Plot training history:

Code

hist = pd.DataFrame(history.history)
hist['epoch'] = np.arange(1, epochs + 1)
hist = hist.melt(
  id_vars = ['epoch'],
  value_vars = ['loss', 'accuracy', 'val_loss', 'val_accuracy'],
  var_name = 'type',
  value_name = 'value'
)
hist['split'] = np.where(['val' in s for s in hist['type']], 'validation', 'train')
hist['metric'] = np.where(['loss' in s for s in hist['type']], 'loss', 'accuracy')

# Accuracy trace plot
plt.figure()
sns.relplot(
  data = hist[hist['metric'] == 'accuracy'],
  kind = 'scatter',
  x = 'epoch',
  y = 'value',
  hue = 'split'
).set(
  xlabel = 'Epoch',
  ylabel = 'Accuracy'
);
plt.show()

# Loss trace plot

Code

plt.figure()
sns.relplot(
  data = hist[hist['metric'] == 'loss'],
  kind = 'scatter',
  x = 'epoch',
  y = 'value',
  hue = 'split'
).set(
  xlabel = 'Epoch',
  ylabel = 'Loss'
);
plt.show()

system.time({
history <- model %>% fit(
  x_train, y_train, 
  epochs = 30, batch_size = 128, 
  validation_split = 0.2
)
})

   user  system elapsed 
113.963  38.164  34.649

plot(history)

4 Testing

Evaluate model performance on the test data:

score = model.evaluate(x_test, y_test, verbose = 0)
print("Test loss:", score[0])

Test loss: 0.08525163680315018

print("Test accuracy:", score[1])

Test accuracy: 0.9824000000953674

model %>% evaluate(x_test, y_test)

      loss   accuracy 
0.08609481 0.98229998

Generate predictions on new data:

model %>% predict(x_test) %>% k_argmax()

tf.Tensor([7 2 1 ... 4 5 6], shape=(10000), dtype=int64)

5 Exercise

Suppose we want to fit a multinomial-logit model and use it as a baseline method to neural networks. How to do that? Of course we can use mlogit or other packages.
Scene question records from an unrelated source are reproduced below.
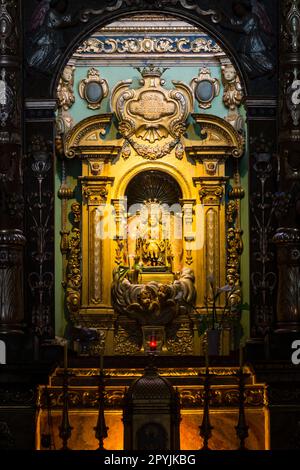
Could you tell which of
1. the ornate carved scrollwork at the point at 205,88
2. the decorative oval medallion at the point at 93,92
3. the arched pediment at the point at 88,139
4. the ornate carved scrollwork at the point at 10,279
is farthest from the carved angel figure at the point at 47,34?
the ornate carved scrollwork at the point at 205,88

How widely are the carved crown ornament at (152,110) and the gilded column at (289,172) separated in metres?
6.34

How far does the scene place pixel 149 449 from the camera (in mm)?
14133

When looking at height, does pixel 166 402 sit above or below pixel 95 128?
below

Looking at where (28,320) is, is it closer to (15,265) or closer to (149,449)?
(15,265)

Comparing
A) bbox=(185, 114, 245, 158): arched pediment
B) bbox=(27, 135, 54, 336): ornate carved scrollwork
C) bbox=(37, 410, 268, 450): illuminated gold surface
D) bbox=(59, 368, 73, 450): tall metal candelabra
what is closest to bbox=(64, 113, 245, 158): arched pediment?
bbox=(185, 114, 245, 158): arched pediment

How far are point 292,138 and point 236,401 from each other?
2855 millimetres

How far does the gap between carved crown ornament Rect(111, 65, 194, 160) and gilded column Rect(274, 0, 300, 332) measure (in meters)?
6.34

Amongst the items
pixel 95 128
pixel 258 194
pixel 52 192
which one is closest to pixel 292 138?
pixel 258 194

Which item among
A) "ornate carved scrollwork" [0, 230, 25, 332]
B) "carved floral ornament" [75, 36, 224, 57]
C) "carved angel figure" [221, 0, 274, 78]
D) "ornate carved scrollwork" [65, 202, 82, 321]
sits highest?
"carved floral ornament" [75, 36, 224, 57]

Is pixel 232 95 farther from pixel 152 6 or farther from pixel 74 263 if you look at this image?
pixel 152 6

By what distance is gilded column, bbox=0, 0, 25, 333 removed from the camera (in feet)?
53.3

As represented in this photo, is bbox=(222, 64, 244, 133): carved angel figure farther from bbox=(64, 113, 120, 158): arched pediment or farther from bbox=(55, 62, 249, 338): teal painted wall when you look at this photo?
bbox=(64, 113, 120, 158): arched pediment

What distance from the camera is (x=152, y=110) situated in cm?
2291
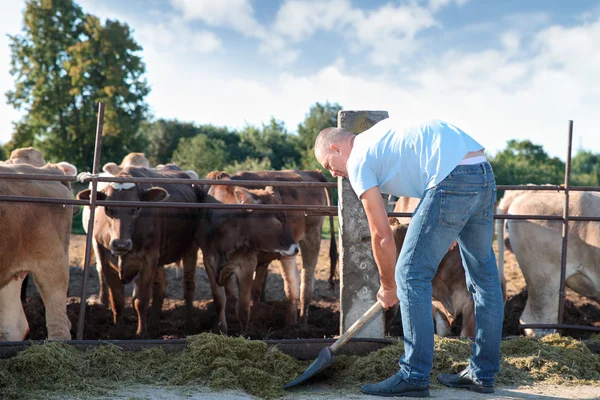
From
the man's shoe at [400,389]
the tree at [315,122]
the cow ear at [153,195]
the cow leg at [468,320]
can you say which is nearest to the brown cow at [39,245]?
the cow ear at [153,195]

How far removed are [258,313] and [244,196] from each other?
181cm

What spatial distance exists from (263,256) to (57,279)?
3187mm

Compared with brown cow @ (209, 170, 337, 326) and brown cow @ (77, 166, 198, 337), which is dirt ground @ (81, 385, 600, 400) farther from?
brown cow @ (209, 170, 337, 326)

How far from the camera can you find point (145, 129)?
43000 mm

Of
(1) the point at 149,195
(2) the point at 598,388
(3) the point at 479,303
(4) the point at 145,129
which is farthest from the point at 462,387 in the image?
(4) the point at 145,129

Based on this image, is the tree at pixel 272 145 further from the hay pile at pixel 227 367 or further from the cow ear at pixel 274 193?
the hay pile at pixel 227 367

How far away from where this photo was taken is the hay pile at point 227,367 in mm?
4352

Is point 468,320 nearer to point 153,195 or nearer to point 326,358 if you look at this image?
point 326,358

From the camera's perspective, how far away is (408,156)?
13.3 ft

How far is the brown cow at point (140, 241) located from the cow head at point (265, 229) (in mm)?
706

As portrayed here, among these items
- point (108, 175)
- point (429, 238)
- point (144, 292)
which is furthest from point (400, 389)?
point (108, 175)

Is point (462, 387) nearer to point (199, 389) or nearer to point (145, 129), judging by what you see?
point (199, 389)

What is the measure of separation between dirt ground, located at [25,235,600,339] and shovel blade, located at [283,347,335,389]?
2178 millimetres

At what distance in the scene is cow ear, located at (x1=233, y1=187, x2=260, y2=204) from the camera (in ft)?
27.7
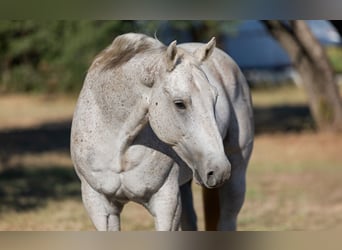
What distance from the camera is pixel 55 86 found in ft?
67.1

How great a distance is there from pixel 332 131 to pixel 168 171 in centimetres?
910

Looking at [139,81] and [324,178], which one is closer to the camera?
[139,81]

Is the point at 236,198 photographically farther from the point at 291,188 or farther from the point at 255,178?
the point at 255,178

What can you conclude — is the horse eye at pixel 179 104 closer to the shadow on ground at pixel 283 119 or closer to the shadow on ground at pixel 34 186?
the shadow on ground at pixel 34 186

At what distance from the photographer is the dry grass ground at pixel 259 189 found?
702cm

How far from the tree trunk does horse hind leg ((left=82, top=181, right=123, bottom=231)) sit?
8467 millimetres

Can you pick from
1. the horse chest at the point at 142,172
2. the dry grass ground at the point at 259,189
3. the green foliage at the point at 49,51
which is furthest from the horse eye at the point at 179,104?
the green foliage at the point at 49,51

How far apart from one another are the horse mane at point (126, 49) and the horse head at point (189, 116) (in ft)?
1.10

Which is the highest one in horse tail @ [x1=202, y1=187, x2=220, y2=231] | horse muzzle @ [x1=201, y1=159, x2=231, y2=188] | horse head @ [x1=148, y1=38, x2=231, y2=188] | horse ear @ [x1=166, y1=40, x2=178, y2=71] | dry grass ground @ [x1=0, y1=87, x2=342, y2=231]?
horse ear @ [x1=166, y1=40, x2=178, y2=71]

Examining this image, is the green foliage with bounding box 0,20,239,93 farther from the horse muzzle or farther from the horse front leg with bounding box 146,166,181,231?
the horse muzzle

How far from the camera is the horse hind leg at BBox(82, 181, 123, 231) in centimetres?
384

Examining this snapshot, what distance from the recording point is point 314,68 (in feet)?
40.1

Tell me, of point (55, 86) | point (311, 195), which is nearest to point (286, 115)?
point (55, 86)

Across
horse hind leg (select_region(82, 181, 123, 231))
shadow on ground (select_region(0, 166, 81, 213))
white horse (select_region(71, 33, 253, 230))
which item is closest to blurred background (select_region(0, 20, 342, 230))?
shadow on ground (select_region(0, 166, 81, 213))
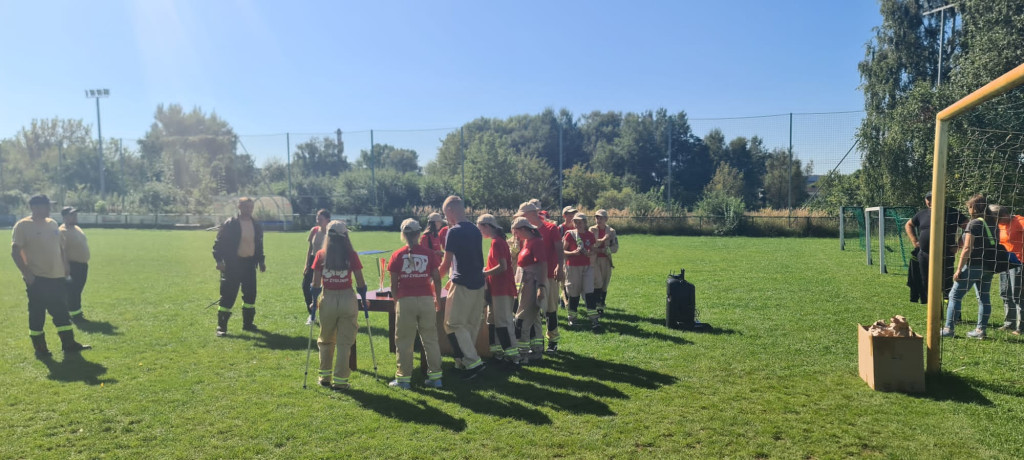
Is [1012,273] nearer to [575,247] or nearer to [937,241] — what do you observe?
[937,241]

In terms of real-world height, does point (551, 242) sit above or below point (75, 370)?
above

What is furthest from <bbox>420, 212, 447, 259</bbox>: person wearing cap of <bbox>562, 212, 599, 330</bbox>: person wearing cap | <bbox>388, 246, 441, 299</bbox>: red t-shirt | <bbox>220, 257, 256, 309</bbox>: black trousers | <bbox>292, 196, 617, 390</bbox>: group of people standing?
<bbox>220, 257, 256, 309</bbox>: black trousers

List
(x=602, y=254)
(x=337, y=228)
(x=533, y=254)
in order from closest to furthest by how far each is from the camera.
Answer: (x=337, y=228), (x=533, y=254), (x=602, y=254)

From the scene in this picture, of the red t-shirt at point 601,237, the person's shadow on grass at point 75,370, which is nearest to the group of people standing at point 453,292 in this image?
the red t-shirt at point 601,237

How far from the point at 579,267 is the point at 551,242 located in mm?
1708

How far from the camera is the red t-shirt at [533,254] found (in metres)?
7.28

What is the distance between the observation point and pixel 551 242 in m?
7.77

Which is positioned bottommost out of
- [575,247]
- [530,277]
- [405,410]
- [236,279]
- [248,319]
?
[405,410]

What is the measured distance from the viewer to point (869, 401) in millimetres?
5801

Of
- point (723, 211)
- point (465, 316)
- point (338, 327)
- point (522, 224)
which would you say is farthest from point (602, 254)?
point (723, 211)

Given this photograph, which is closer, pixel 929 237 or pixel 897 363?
pixel 897 363

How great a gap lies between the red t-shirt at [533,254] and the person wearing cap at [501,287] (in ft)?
1.03

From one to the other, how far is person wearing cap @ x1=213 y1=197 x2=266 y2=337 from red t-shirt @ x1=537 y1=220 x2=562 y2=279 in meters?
4.46

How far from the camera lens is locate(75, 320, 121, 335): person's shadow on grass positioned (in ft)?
30.8
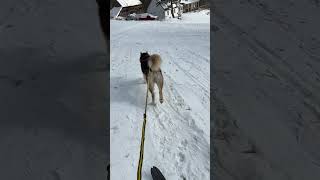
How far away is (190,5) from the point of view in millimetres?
44031

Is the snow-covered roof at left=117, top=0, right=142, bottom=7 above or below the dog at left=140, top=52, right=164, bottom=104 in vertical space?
above

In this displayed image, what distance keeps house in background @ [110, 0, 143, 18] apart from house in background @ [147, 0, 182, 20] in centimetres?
297

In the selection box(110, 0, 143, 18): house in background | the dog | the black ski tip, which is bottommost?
the black ski tip

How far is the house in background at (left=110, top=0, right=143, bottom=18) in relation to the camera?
37.7 meters

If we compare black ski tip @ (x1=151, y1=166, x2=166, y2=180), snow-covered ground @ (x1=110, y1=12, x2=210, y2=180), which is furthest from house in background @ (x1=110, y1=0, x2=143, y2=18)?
black ski tip @ (x1=151, y1=166, x2=166, y2=180)

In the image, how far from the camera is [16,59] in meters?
3.09

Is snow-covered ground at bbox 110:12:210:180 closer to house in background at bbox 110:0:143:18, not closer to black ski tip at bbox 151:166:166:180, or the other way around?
black ski tip at bbox 151:166:166:180

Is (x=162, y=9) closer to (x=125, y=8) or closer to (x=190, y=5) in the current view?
(x=125, y=8)
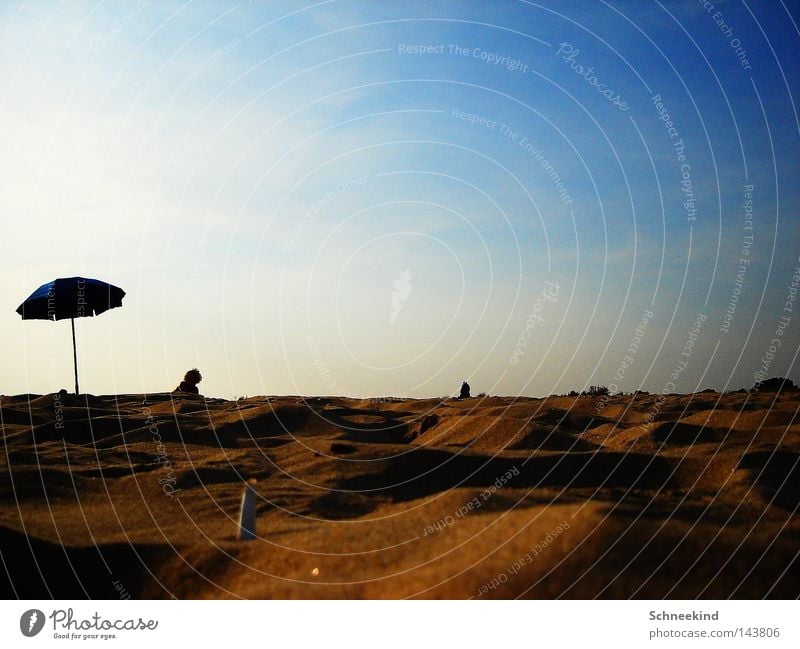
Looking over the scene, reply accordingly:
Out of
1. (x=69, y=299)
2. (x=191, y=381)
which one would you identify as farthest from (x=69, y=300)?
(x=191, y=381)

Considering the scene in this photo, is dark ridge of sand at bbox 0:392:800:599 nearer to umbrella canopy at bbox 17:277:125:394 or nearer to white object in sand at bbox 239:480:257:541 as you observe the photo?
white object in sand at bbox 239:480:257:541

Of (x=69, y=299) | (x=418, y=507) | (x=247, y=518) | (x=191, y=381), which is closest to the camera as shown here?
(x=247, y=518)

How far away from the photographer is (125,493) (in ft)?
25.9

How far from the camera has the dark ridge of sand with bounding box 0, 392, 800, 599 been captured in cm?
472

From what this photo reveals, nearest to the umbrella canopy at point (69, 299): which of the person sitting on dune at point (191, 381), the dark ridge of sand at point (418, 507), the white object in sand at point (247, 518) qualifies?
the person sitting on dune at point (191, 381)

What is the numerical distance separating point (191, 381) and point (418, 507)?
46.9ft

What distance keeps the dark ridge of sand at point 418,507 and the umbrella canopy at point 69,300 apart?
206 inches

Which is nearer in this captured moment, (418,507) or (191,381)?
(418,507)

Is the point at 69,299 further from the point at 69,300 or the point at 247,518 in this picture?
the point at 247,518

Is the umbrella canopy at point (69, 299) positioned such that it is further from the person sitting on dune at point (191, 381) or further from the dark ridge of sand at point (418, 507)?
the dark ridge of sand at point (418, 507)

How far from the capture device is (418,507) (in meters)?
6.74

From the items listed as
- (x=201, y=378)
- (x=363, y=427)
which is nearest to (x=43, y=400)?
(x=201, y=378)

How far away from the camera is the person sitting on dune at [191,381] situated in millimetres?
19484
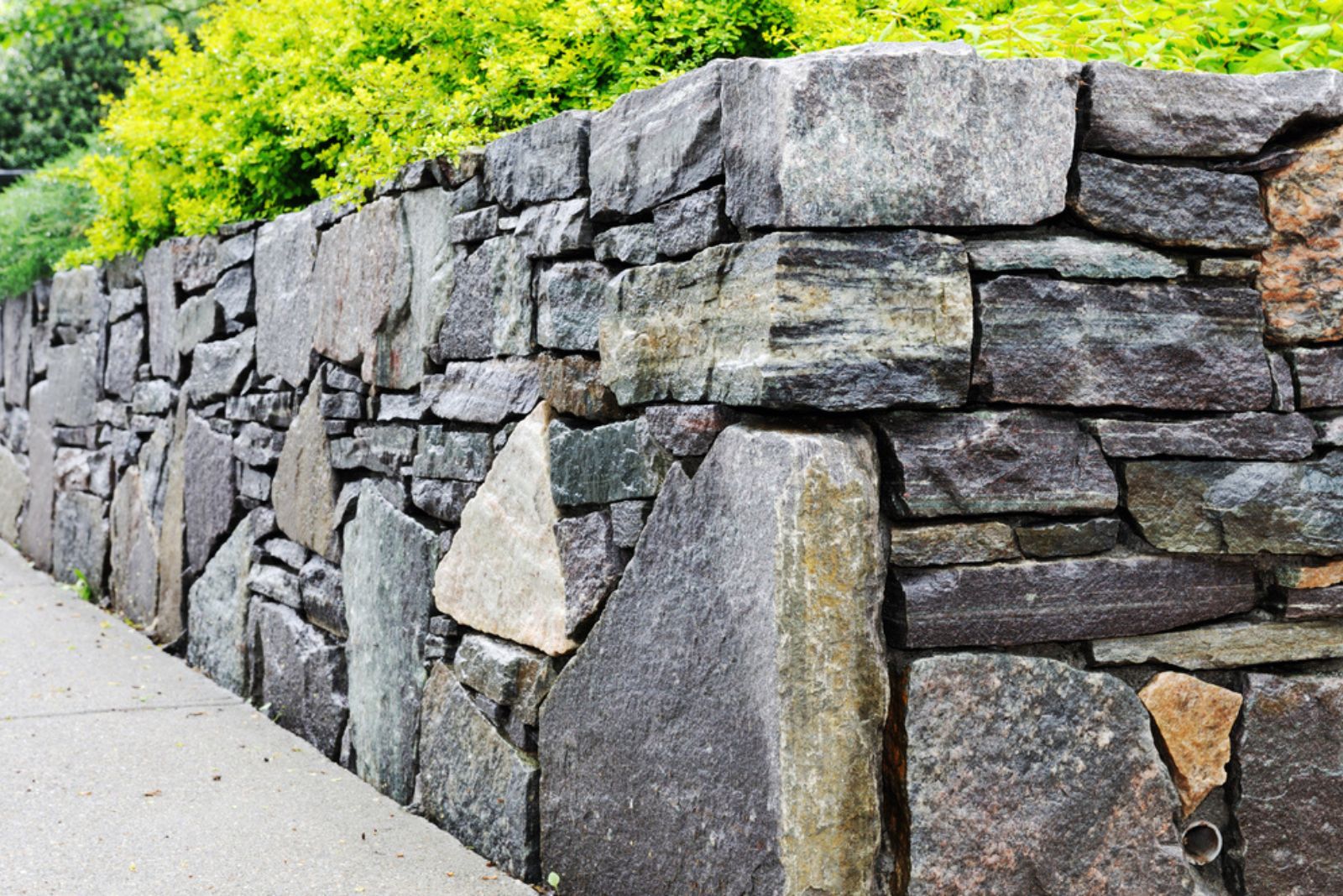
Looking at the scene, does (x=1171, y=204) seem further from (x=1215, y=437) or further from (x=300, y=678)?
(x=300, y=678)

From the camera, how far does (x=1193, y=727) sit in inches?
109

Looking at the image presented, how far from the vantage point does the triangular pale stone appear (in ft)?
11.1

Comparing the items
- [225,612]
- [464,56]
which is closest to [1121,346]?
[464,56]

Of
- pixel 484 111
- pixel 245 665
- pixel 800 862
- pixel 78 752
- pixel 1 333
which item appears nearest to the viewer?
pixel 800 862

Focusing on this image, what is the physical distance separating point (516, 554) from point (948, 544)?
130 centimetres

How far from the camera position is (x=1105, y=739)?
2.69m

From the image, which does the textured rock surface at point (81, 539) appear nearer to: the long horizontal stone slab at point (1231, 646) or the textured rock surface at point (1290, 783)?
the long horizontal stone slab at point (1231, 646)

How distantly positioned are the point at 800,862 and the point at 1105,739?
664 mm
Instead we can fit the same model using keras, since multinomial-logit is just an MLP with (1) one input layer with linear activation and (2) one output layer with softmax link function.

# set up model
library(keras)
mlogit <- keras_model_sequential() 
mlogit %>% 
#  layer_dense(units = 256, activation = 'linear', input_shape = c(784)) %>% 
#  layer_dropout(rate = 0.4) %>% 
  layer_dense(units = 10, activation = 'softmax', input_shape = c(784))
summary(mlogit)

Model: "sequential_2"
________________________________________________________________________________
 Layer (type)                       Output Shape                    Param #     
================================================================================
 dense_6 (Dense)                    (None, 10)                      7850        
================================================================================
Total params: 7,850
Trainable params: 7,850
Non-trainable params: 0
________________________________________________________________________________

# compile model
mlogit %>% compile(
  loss = 'categorical_crossentropy',
  optimizer = optimizer_rmsprop(),
  metrics = c('accuracy')
)
mlogit

Model: "sequential_2"
________________________________________________________________________________
 Layer (type)                       Output Shape                    Param #     
================================================================================
 dense_6 (Dense)                    (None, 10)                      7850        
================================================================================
Total params: 7,850
Trainable params: 7,850
Non-trainable params: 0
________________________________________________________________________________

# fit model
mlogit_history <- mlogit %>% 
  fit(
    x_train, 
    y_train, 
    epochs = 20, 
    batch_size = 128, 
    validation_split = 0.2
  )

# Evaluate model performance on the test data:
mlogit %>% evaluate(x_test, y_test)

     loss  accuracy 
0.2697336 0.9279000

Generate predictions on new data:

mlogit %>% predict(x_test) %>% k_argmax()

tf.Tensor([7 2 1 ... 4 5 6], shape=(10000), dtype=int64)

Experiment: Change the linear activation to relu in the multinomial-logit model and see the change in classification accuracy.